Relationship with the EU TDM opt-out
To favour new discoveries and economic growth, an exception to copyright has been created in Europe for Text and Data Mining, with a guarantee that copyright owners can still explicitly reserve their rights.
The word reserve is important: it does not mean deny use of their content, it simply means keep authority. It is an opt-out from an exception to copyright. The W3C TDM Reservation Protocol is based on this legal framework.
Using TDMRep, a simple “TDM-reservation” flag states that rights are reserved. This signal can be embedded in files or logically attached to Web content (more details in the next section). The AI-Pref vocabulary is fully complementary: once rights are reserved, a content provider can specify, in more detail, which content usages they accept or deny as preferences.
For Web content, the expression of a TDM opt-out can even be simplified. The sole presence of an AI-Pref signal in robots.txt is logically sufficient to express a reservation of rights, valid as per the EU CDSM Article 4. The TDMRep specification may therefore soon be simplified in the specific case of Web content.
About attachment mechanisms
The IETF focuses on *robots.txt*, which is limited to expressing limitations of access to Web Content. The attachment of the AI-Pref vocabulary with files that are not on the Internet will be studied by other bodies.
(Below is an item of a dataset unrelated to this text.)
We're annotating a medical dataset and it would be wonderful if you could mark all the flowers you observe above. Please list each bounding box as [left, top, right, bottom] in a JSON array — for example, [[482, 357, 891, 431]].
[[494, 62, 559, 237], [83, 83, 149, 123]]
The W3C TDM Reservation Protocol is awaiting consensus on the terms of the AI-Pref vocabulary to include them in its “TDM Policy”. The alliance of a) a “TDM Reservation” flag embedded in publications (EPUB, PDF), video files (MP4) and other assets, and b) decentralised “TDM Policy” ODRL resources, offers the required flexibility.
Next steps
The study of the detailed wording of the AI-Pref vocabulary will proceed in the coming weeks via GitHub and email. A virtual meeting is planned for June 2026, followed by a hybrid meeting in Vienna in July.
Conclusion: There is still a slight chance of concluding the vocabulary part by August 2026, as planned some months ago. It won’t be possible if the net draft does not make room for the AI-input term.